S was created to provide a different, more engaging approach. Interactive graphics devices and offering available documentation for the functions were early design considerations that still hold today. The first functioning version of S ran on the GCOS operating system, was produced in 1976. The letter ‘S’ was picked as the name since it was a standard letter in the submissions and was compatible with other computer languages created by the same school. The initial version of S was released outside of Bell Laboratories in 1980, and source versions were made available in 1981.

New “S”

S and the grammar of the language had undergone several changes by 1988. The New S Language was released to bring new features such as switching from macros to functions and passing functions to other functions. Many more improvements to the S language were made to broaden the concept of “objects” and improve the consistency of the syntax. The new S programming language is known as the R language.

R Programming Language

The R Development Core Team is currently working on R, founded by Ross Ihaka and Robert Gentleman at the University of Auckland in New Zealand. R is a statistical analysis, visual representation, and reporting programming language and software environment.
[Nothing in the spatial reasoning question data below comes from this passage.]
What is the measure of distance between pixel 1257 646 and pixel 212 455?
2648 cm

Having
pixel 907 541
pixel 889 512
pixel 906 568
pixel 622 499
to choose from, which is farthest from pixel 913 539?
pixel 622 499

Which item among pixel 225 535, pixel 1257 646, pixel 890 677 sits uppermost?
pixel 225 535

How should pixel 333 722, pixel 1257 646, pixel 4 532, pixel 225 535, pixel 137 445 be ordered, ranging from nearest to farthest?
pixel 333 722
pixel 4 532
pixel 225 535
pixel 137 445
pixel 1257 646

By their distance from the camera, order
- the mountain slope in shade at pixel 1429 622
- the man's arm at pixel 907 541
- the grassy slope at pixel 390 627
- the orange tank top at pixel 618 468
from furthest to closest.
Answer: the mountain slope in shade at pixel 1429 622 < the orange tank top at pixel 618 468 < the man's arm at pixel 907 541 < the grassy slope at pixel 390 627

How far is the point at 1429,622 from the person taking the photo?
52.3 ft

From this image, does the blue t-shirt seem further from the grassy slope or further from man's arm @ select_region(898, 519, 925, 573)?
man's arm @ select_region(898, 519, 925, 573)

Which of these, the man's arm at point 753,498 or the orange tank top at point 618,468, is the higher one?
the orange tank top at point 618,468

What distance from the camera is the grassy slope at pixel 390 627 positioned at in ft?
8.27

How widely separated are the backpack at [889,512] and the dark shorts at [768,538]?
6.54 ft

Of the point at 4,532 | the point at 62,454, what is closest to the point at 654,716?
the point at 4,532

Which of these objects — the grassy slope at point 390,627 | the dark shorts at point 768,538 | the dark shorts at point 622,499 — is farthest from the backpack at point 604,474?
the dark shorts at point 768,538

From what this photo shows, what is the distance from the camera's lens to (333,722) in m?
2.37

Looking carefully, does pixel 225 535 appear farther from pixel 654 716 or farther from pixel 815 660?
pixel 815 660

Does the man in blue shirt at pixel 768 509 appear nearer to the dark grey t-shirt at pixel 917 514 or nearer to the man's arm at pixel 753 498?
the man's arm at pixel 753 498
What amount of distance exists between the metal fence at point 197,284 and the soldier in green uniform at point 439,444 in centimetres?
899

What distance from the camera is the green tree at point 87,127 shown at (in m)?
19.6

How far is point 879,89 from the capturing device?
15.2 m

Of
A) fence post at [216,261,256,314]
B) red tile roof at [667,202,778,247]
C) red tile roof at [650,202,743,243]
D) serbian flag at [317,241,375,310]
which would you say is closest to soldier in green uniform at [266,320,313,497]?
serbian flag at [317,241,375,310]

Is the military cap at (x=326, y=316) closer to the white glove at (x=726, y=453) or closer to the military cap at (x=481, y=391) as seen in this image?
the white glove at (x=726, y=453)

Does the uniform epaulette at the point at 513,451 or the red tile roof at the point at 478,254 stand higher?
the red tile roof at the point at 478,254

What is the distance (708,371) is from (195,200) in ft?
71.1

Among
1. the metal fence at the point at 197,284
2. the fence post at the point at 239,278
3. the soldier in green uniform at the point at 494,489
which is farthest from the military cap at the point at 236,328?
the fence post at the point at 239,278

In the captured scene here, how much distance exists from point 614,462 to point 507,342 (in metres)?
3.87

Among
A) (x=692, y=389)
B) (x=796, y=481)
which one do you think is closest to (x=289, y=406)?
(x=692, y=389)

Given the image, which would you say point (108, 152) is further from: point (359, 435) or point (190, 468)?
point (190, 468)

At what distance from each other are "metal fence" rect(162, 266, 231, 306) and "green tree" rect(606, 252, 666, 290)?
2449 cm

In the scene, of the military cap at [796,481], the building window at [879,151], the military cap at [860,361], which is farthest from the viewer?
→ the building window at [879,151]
The R programming language implements the S programming language with lexical scoping semantics. R is free to download and use under the GNU General Public License, and pre-compiled binary versions are available for Linux, Windows, and Mac. The initial letter of the first names of the two R authors (Robert Gentleman and Ross Ihaka) inspired the name R, which was partly a play on the name of the Bell Labs Language S.

R Environment

R is a software package that includes tools for data processing, calculation, and graphical display. It consists of:

  • A well-developed, simple, and effective programming language that includes conditionals, loops, user-defined recursive functions.
  • Input and output facilities.
  • A suite of operators for calculations on arrays, in particular matrices.
  • An extensive, coherent, integrated collection of intermediate tools for data analysis.
  • Graphical facilities for data analysis and display either on-screen or on hardcopy.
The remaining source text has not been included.